DATA TO PROCESS:
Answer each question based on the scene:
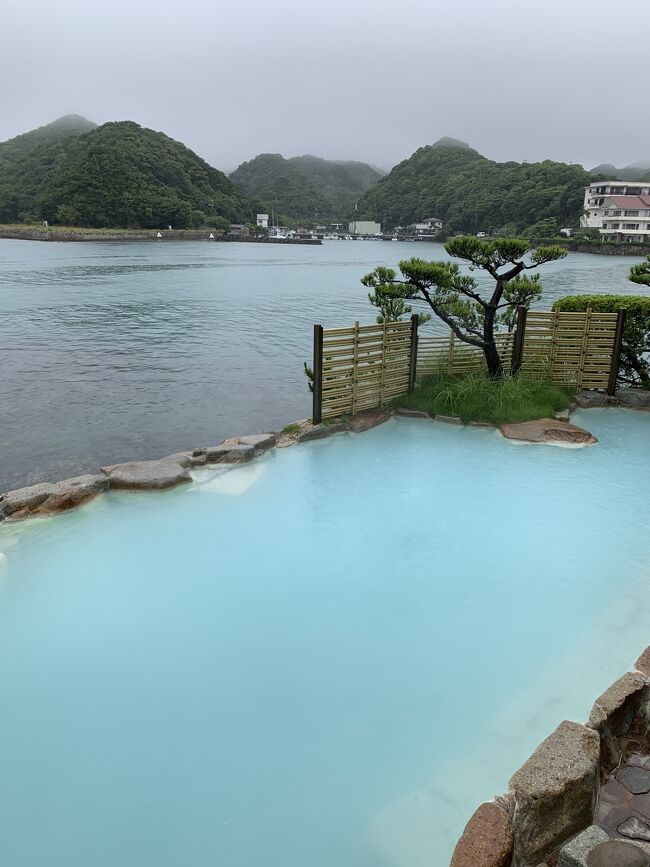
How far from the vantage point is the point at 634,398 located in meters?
11.2

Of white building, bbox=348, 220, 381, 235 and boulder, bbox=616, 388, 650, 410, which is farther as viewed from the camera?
white building, bbox=348, 220, 381, 235

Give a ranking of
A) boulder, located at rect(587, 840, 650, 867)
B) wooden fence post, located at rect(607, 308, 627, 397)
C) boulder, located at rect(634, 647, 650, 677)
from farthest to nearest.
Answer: wooden fence post, located at rect(607, 308, 627, 397) < boulder, located at rect(634, 647, 650, 677) < boulder, located at rect(587, 840, 650, 867)

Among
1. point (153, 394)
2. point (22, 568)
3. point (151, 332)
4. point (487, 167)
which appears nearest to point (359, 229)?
point (487, 167)

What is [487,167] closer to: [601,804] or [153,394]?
[153,394]

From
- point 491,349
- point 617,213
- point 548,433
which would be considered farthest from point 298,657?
point 617,213

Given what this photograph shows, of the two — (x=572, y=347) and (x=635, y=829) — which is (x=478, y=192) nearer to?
(x=572, y=347)

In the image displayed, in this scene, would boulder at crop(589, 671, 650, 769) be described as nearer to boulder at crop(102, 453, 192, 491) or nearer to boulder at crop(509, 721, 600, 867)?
boulder at crop(509, 721, 600, 867)

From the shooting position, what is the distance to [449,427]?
33.4ft

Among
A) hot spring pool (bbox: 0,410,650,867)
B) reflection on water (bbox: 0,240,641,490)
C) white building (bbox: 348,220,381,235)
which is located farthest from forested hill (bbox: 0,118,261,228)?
hot spring pool (bbox: 0,410,650,867)

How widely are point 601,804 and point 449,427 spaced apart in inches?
288

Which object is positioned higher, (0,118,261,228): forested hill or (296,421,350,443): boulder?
(0,118,261,228): forested hill

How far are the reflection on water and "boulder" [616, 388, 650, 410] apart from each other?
237 inches

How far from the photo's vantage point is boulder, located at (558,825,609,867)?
2588mm

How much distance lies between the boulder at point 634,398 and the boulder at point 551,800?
29.9 feet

EXERCISE BRIEF:
Reproduce the material above line for line, leaving out the pictures.

RESPONSE FOR THIS EXERCISE:
Answer each question based on the scene:
How far from the vantage point is the point at 634,398 located in meters?
11.2

Of white building, bbox=348, 220, 381, 235 and boulder, bbox=616, 388, 650, 410, which is farther as viewed from the camera?
white building, bbox=348, 220, 381, 235

Give a ranking of
A) boulder, located at rect(587, 840, 650, 867)
B) wooden fence post, located at rect(607, 308, 627, 397)
C) boulder, located at rect(634, 647, 650, 677)
from farthest to nearest.
Answer: wooden fence post, located at rect(607, 308, 627, 397) < boulder, located at rect(634, 647, 650, 677) < boulder, located at rect(587, 840, 650, 867)

Among
1. point (153, 394)
2. point (22, 568)
3. point (151, 332)
4. point (487, 167)
which appears nearest to point (359, 229)?
point (487, 167)

What is [487,167] closer to: [601,804] or [153,394]?
[153,394]

From
- point 491,349
- point 617,213
- point 548,433
which would be considered farthest from point 298,657?
point 617,213

Given what this photograph shows, of the two — (x=572, y=347) and (x=635, y=829) — which is (x=478, y=192) nearer to?
(x=572, y=347)

In the image displayed, in this scene, would boulder at crop(589, 671, 650, 769) be described as nearer to boulder at crop(102, 453, 192, 491) or nearer to boulder at crop(509, 721, 600, 867)?
boulder at crop(509, 721, 600, 867)

From the shooting position, what is the distance to [449,427]?
33.4ft

Among
A) hot spring pool (bbox: 0,410,650,867)
B) reflection on water (bbox: 0,240,641,490)
C) white building (bbox: 348,220,381,235)
which is located farthest from forested hill (bbox: 0,118,261,228)?
hot spring pool (bbox: 0,410,650,867)

How widely are point 601,804 and point 449,427 spaced apart in inches?
288

Which object is positioned higher, (0,118,261,228): forested hill or (296,421,350,443): boulder?
(0,118,261,228): forested hill

How far are the reflection on water and "boulder" [616, 388, 650, 410] apart from each other?
237 inches

How far from the photo's vantage point is boulder, located at (558,825,609,867)?
2588mm

How much distance lies between the boulder at point 634,398 and the boulder at point 551,800?
29.9 feet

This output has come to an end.